Even the most effective organisational practice profiled in this review works in
collaboration with diverse service suppliers. These collaborations between the
public and private sector seem to work best where they are anticipated and in
circumstances where they draw on continuing relationships both with the internal
labour market of affected enterprises and the wider local labour market.
In a situation where what individual enterprises are able to offer may be
limited, integration of publicly-funded support through mainstream or other
services is crucial to socially responsible practice, within specially developed
sectoral or regional support schemes. However, public support is not evenly
available across Europe and this is set to be a constraint to socially responsible
practices for enterprise restructuring within some of the newer Member States.
The quality of such collaborations may also be limited where such services are
largely geared to unemployed individuals and not those at risk of unemployment.
While support for displaced workers is characteristically time constrained for
career guidance and related interventions, there is evidence that effectiveness is
enhanced where it is of a longer duration or where those affected have the
opportunity for continuity of support. The ‘pool’ arrangements for some
enterprises in Finland and Sweden are seen to be highly effective in securing
sustainable reemployment, and some of the German transfer companies make
provision for those supported to be able to return to the available services after
re-employment. Having access to such arrangements over a longer period is
beneficial for employee choices about securing more sustainable work.

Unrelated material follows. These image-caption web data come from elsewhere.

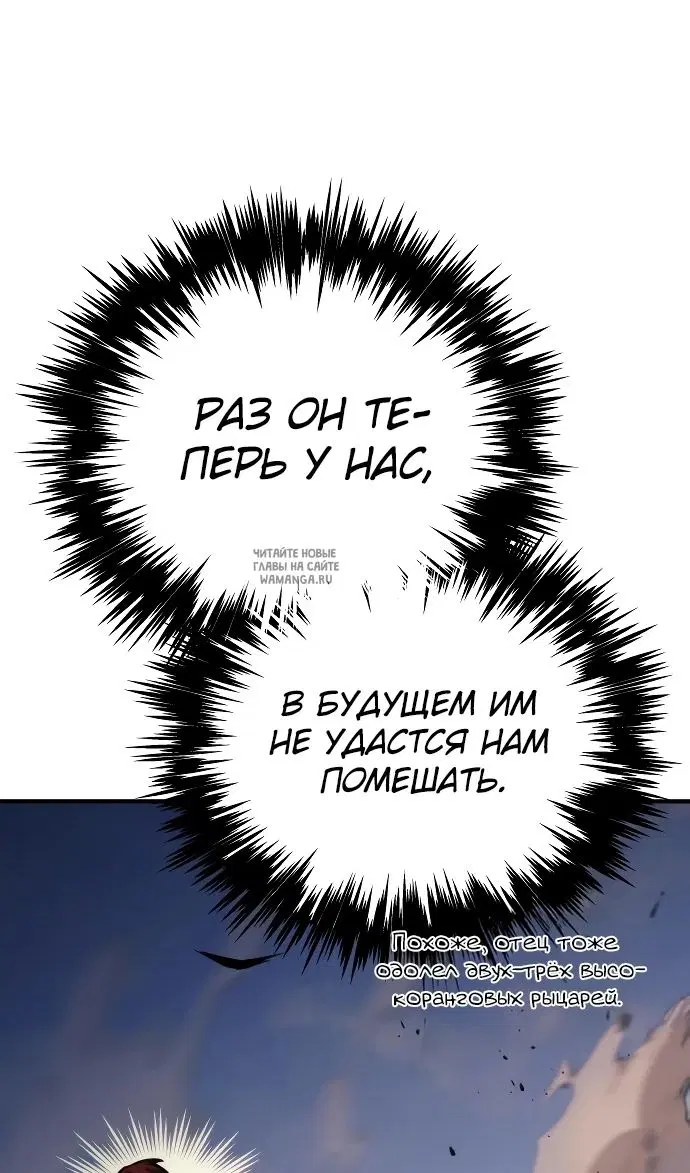 Page 27.000
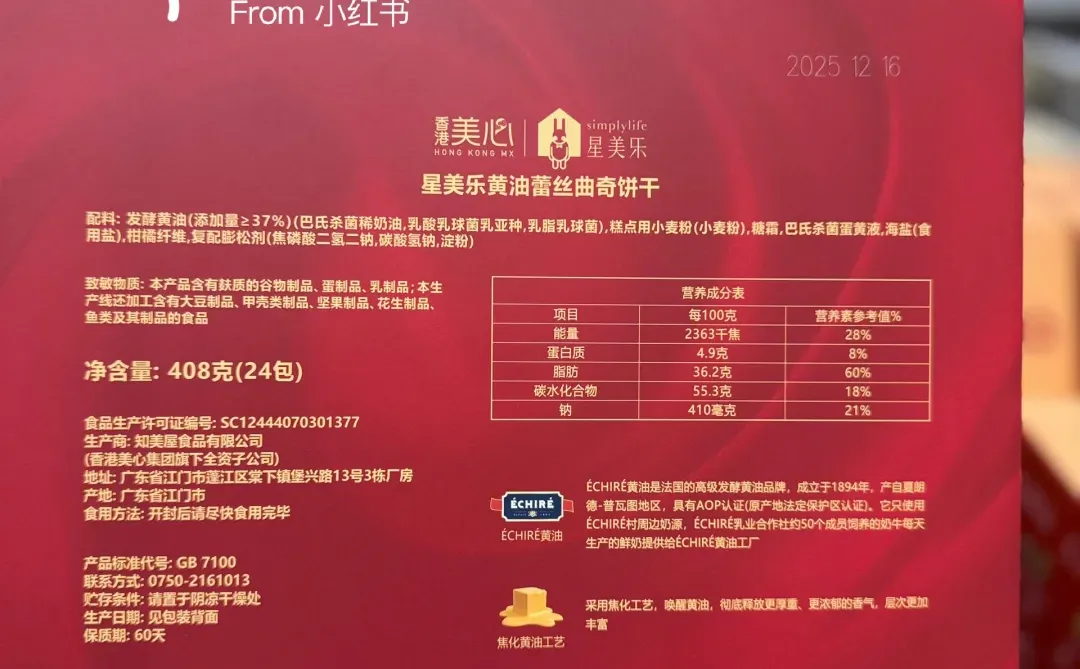 山姆新品 美心 星美乐黄油蕾丝曲奇饼干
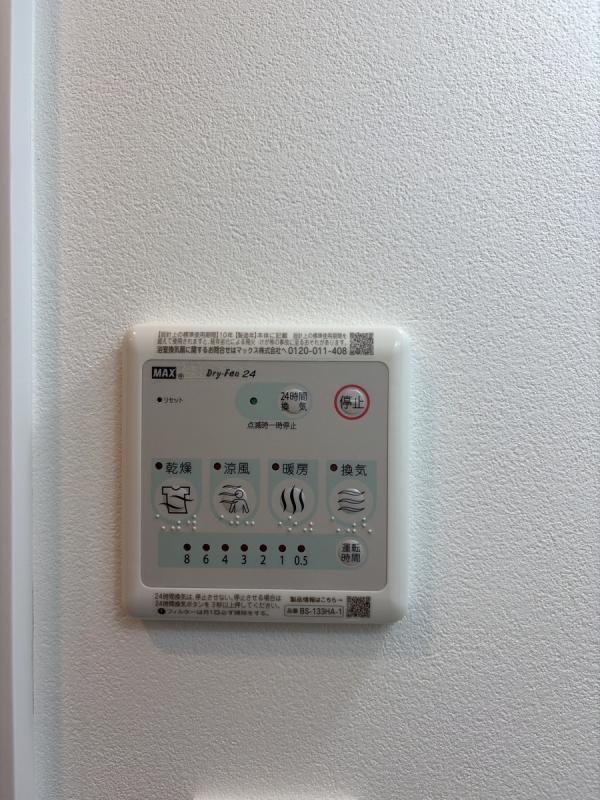 その他設備　その他　設備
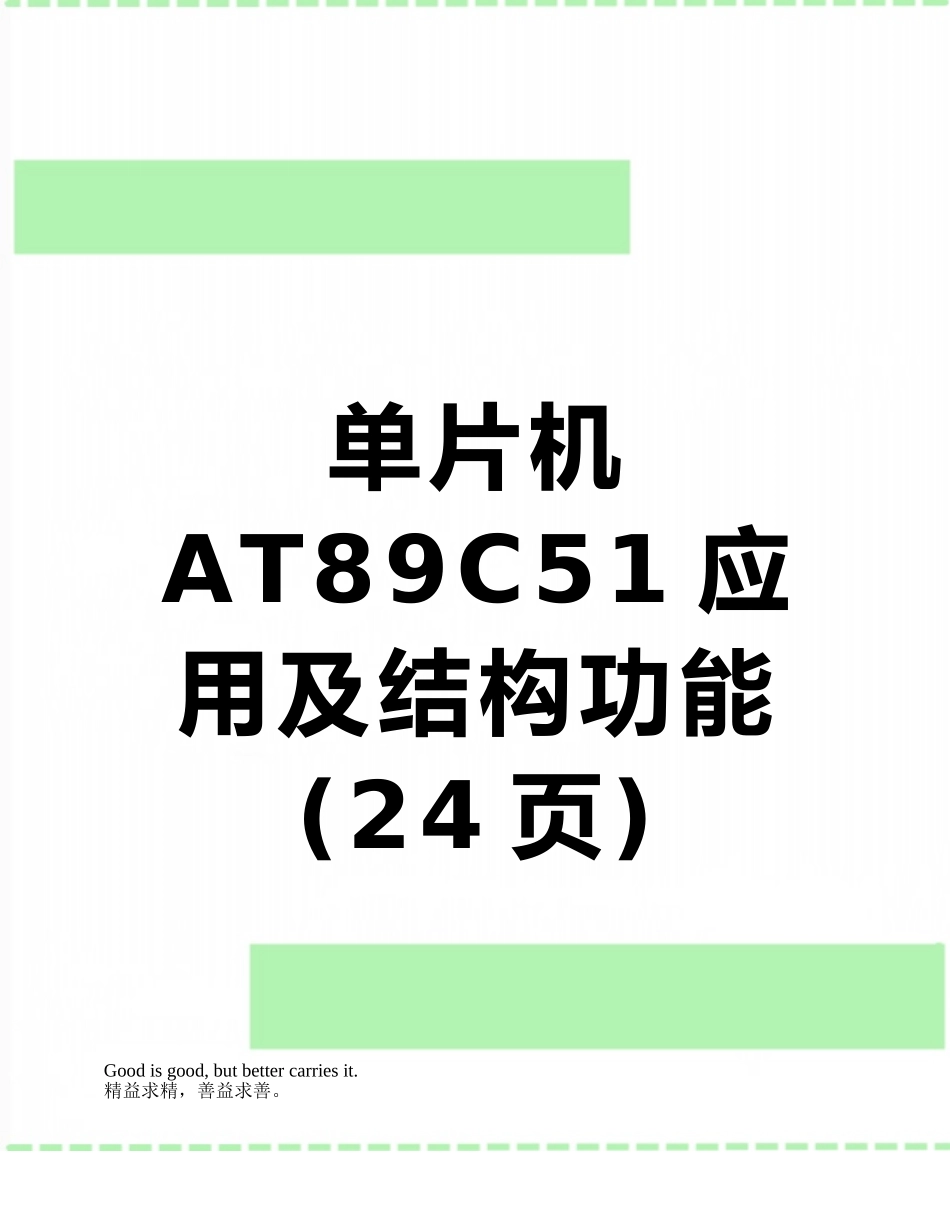 单片机AT89C51应用及结构功能_第1页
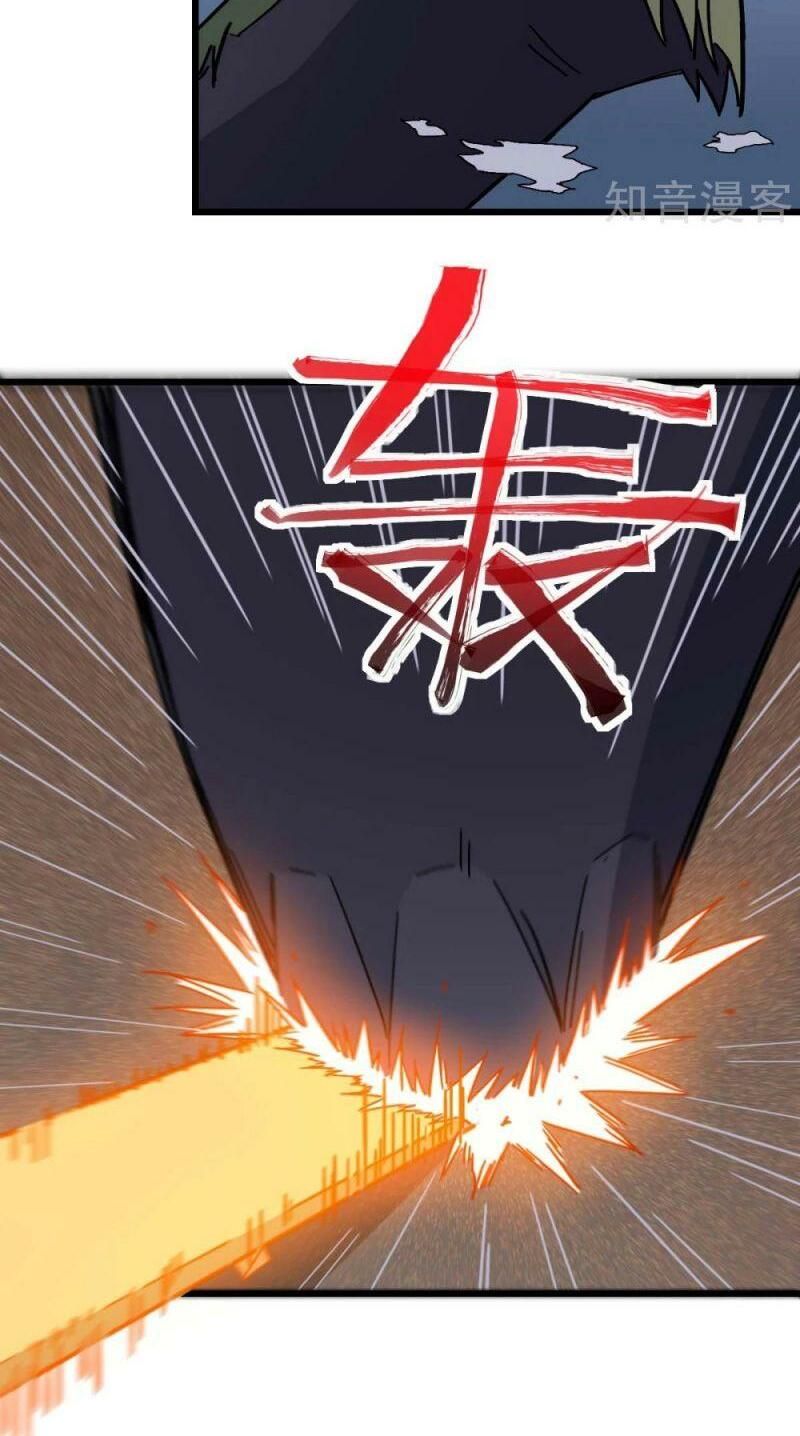 đọc truyện Vườn Trường Cuồng Sư Hệ Thống Chương 168 ảnh 23 tại Thiên Thai Truyện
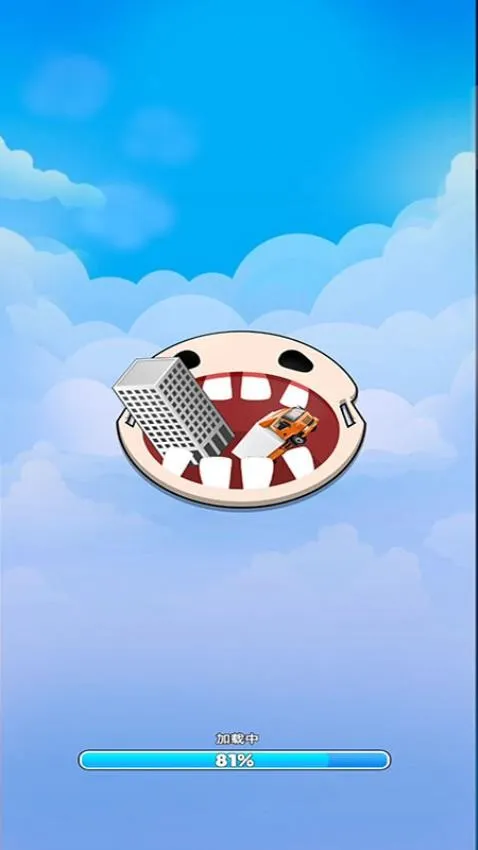 �ڶ���һ��v187.1.1 �ٷ������ͼ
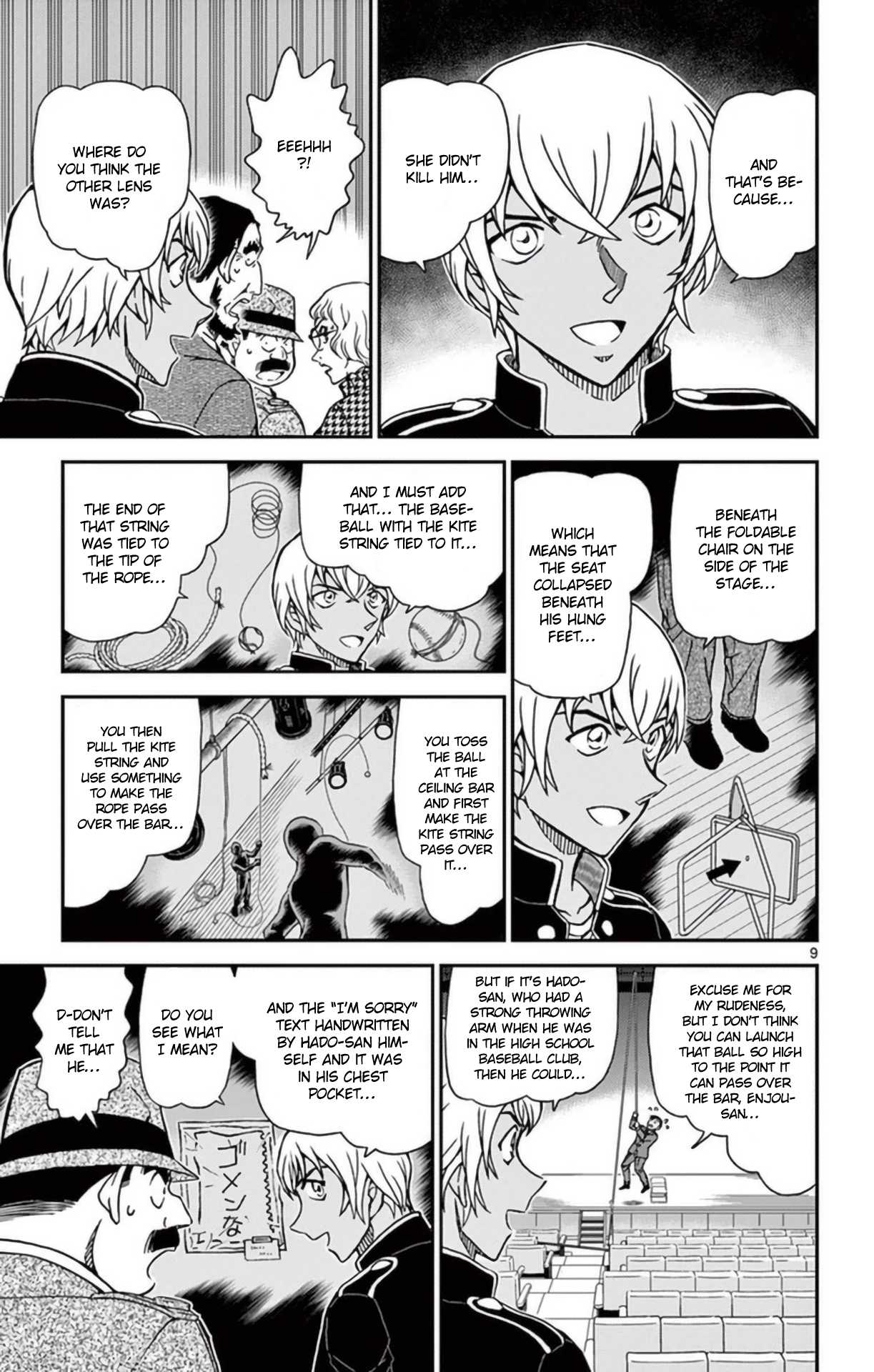 Detective Conan Chapter 957 page 10 - Chapter 957: The Truth of the Betrayal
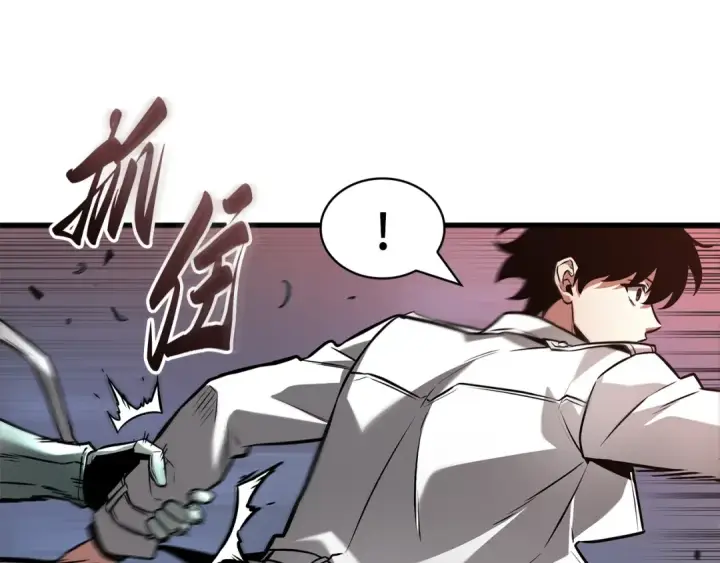 漫画《全知读者视角》301 读者的传说（3）第194张图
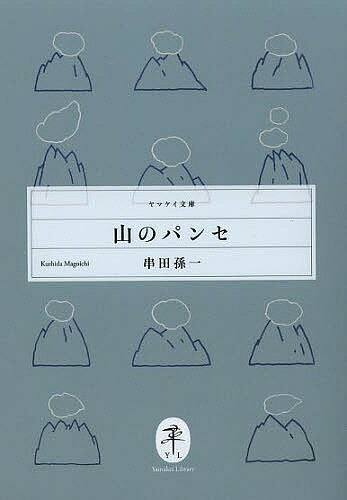 山のパンセ／串田孫一【3000円以上送料無料】
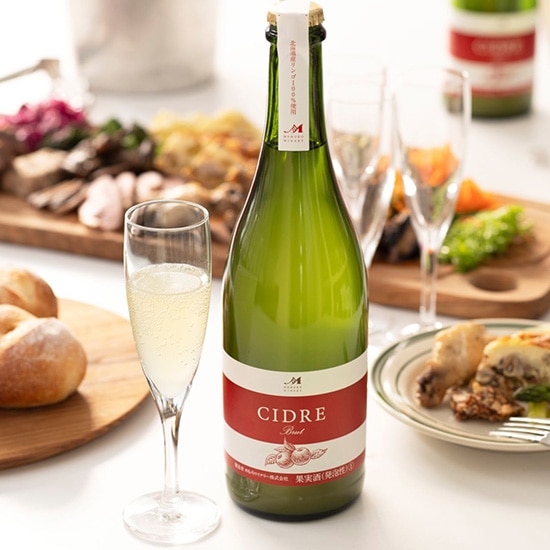CIDRE【北海道産リンゴ】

A final issue for effective strategies is the extent to which enterprises
anticipate the likely future needs for services to support socially responsible
practice. Previously arranged ‘minimum’ levels of support cover notification,
referral and financial arrangements between social partners for redundancy at
company or plant level. This is less common with career guidance related
support. Effective practice seems to call for proactivity by social partners in this
area, as in the case of the Scandinavian and German case studies but rarely
elsewhere.
The review suggests that these issues cannot be isolated and decisions on
planning and practice will cut across each of these areas.